Quel passionnant livre d’Alain Wexler que ce dernier qui ouvre une voie bien nouvelle dans la poésie aux antipodes de la poésie orale. Elle se veut poésie du savoir et de la recherche, poésie de la référence, exégétique des mots et/ou des choses. La recherche de sens et de non sens se fait tous azimut, vers le bas, vers le haut, vers les côtés, en avant et devant, dans l’intérieur même des choses, ou des mots, dans les confins de pensée, et dans les confins des sons, bref c’est un labeur, l’ai-je entendu le soupirer, que de viser ou de haler dans tous les sens.
Les mots et les choses écrivait Perec, Oulipo n’est pas bien loin, il est vrai avec la volonté de faire le plein de pensée et de perceptions autour d’un même objet pour ne pas dire concept ou bouquet de sèmes. Tout étant pris dans une polysémie de la langue dans sa structure aussi bien charnelle que théorique. Il s’agit pour Alain Wexler d’organiser la rencontre entre le mot, la chose et le gigantesque réservoir d’images et de coïncidences, de hasards. Cela produit un ensemble multiforme qui se développe sous un seul terme (la terre, l’oiseau, les amants, la lime, mais aussi le train de nuit par exemple). La préface de Louis Dubost est remarquable d’intelligence et de compréhension de la démarche de l’auteur. Louis Dubost évoque une combinatoire jubilatoire. C’est exactement le sentiment que peut laisser ce livre qui offre peu à peu une forme de lucidité des mots, biens banals, venus des choses, tout aussi banales. C’est une œuvre de poésie des fondements que nous propose Alain Wexler, que d’aller fouiller opiniâtrement dans ce fouillis que font monde et langue dans notre vie et d’en extraire une sorte de condensé pur, un calcul granité, pourrait-il écrire.
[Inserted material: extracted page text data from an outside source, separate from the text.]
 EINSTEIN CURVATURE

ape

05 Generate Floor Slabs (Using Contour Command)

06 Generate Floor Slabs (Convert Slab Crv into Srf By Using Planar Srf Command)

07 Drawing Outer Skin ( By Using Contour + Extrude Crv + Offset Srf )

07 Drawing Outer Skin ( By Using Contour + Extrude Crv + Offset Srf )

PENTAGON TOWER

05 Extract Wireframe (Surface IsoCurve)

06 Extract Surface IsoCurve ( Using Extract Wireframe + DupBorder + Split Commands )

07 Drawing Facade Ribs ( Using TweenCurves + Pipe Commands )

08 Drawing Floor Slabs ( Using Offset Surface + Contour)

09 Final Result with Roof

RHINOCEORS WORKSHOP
Ainsi pour donner goût : Les toits / Les toits se couvrent d’ongles./Faits d’ongles, non. Les ongles/font le toit comme un oiseau/son nid, tressé de brindilles. On perçoit bien ici le mélange des images et des évocations, ongles couvrent comme tuiles qui font toit aux doigts, le toit étant un nid d’ongles, bref, laissons le texte dire lui-même avec ses usages de sons le merveilleux travail du poète.